Copy every record below exactly.
━━━━━ Exercise inputs ━━━━━
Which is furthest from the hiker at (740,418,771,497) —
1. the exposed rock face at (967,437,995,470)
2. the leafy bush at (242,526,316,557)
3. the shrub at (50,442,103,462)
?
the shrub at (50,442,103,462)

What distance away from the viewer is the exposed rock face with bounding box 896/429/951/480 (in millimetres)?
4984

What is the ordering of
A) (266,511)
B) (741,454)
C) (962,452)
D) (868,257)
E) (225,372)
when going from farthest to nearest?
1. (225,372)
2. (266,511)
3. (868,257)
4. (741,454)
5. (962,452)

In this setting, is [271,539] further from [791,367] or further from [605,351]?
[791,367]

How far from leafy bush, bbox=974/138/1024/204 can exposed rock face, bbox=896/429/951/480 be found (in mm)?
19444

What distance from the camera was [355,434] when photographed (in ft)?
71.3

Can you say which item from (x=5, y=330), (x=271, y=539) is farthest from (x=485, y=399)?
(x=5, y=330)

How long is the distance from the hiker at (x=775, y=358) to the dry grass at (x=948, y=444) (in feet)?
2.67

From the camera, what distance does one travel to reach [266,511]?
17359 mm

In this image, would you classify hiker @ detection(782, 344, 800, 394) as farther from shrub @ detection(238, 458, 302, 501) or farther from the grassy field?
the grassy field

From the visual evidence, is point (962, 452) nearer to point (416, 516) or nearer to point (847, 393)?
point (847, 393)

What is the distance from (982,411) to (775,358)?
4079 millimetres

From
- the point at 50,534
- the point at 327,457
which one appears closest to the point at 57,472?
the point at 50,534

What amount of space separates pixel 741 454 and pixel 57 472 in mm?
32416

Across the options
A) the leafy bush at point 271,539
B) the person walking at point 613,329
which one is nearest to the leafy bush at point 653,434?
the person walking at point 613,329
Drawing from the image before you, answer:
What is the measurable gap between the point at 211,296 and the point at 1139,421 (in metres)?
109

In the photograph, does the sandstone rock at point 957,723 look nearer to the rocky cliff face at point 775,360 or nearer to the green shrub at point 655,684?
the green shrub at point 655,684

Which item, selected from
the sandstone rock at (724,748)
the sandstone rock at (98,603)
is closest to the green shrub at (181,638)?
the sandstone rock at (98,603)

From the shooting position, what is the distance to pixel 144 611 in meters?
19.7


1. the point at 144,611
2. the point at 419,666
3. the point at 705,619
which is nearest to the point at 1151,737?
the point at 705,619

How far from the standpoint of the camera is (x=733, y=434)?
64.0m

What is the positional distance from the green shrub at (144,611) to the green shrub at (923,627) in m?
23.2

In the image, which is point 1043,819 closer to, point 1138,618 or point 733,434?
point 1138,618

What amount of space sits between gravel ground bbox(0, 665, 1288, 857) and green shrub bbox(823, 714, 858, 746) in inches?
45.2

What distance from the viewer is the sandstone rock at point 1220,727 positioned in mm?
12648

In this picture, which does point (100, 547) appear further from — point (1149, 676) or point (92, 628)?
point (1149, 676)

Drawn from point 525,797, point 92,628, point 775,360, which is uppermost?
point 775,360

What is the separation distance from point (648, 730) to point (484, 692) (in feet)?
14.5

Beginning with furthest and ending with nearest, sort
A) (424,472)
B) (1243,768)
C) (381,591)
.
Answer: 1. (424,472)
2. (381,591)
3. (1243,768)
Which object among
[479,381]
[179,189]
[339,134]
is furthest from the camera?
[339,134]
━━━━━
→ Written solution:
Which is furthest from the hiker at (740,418,771,497) —
1. the exposed rock face at (967,437,995,470)
2. the leafy bush at (242,526,316,557)
3. the shrub at (50,442,103,462)
?
the shrub at (50,442,103,462)

What distance away from the viewer is the exposed rock face with bounding box 896/429/951/480 (in millimetres)?
4984

What is the ordering of
A) (266,511)
B) (741,454)
C) (962,452)
D) (868,257)
E) (225,372)
when going from farthest to nearest?
1. (225,372)
2. (266,511)
3. (868,257)
4. (741,454)
5. (962,452)

In this setting, is [271,539] further from [791,367] or further from [605,351]?
[791,367]

How far from leafy bush, bbox=974/138/1024/204 can exposed rock face, bbox=896/429/951/480 be found (in mm)?
19444

What distance from the camera was [355,434] when photographed (in ft)?
71.3

Can you say which item from (x=5, y=330), (x=271, y=539) is farthest from (x=485, y=399)?
(x=5, y=330)

How long is the distance from the hiker at (x=775, y=358) to the dry grass at (x=948, y=444) (in feet)?
2.67

From the camera, what distance does one travel to reach [266,511]?
17359 mm

In this image, would you classify hiker @ detection(782, 344, 800, 394) as farther from shrub @ detection(238, 458, 302, 501) or farther from the grassy field?
the grassy field

From the visual evidence, is point (962, 452) nearer to point (416, 516) or nearer to point (847, 393)?
point (847, 393)

What is the distance from (982,411) to (775,358)?
4079 millimetres

From
- the point at 50,534
- the point at 327,457
which one appears closest to the point at 57,472?
the point at 50,534

What amount of space separates pixel 741 454 and pixel 57 472 in mm?
32416

Across the options
A) the leafy bush at point 271,539
B) the person walking at point 613,329
which one is nearest to the leafy bush at point 653,434?
the person walking at point 613,329
Drawing from the image before you, answer:
What is the measurable gap between the point at 211,296 and the point at 1139,421 (in metres)?
109

In the photograph, does the sandstone rock at point 957,723 look nearer to the rocky cliff face at point 775,360 or nearer to the green shrub at point 655,684?
the green shrub at point 655,684

Which item, selected from
the sandstone rock at (724,748)
the sandstone rock at (98,603)
is closest to the green shrub at (181,638)?
the sandstone rock at (98,603)

From the shooting position, what is the distance to pixel 144 611 in meters?
19.7


1. the point at 144,611
2. the point at 419,666
3. the point at 705,619
which is nearest to the point at 1151,737?
the point at 705,619

How far from the standpoint of the camera is (x=733, y=434)?
64.0m

What is the positional distance from the green shrub at (144,611) to the green shrub at (923,627) in m?
23.2

In the image, which is point 1043,819 closer to, point 1138,618 or point 733,434?
point 1138,618

What amount of space sits between gravel ground bbox(0, 665, 1288, 857) and green shrub bbox(823, 714, 858, 746) in inches?
45.2

What distance from the viewer is the sandstone rock at point 1220,727 positioned in mm?
12648

In this picture, which does point (100, 547) appear further from — point (1149, 676) or point (92, 628)?
point (1149, 676)

Drawn from point 525,797, point 92,628, point 775,360, which is uppermost?
point 775,360

What is the separation distance from point (648, 730) to point (484, 692) (in feet)?
14.5

Beginning with furthest and ending with nearest, sort
A) (424,472)
B) (1243,768)
C) (381,591)
.
Answer: 1. (424,472)
2. (381,591)
3. (1243,768)
Which object among
[479,381]
[179,189]
[339,134]
is furthest from the camera?
[339,134]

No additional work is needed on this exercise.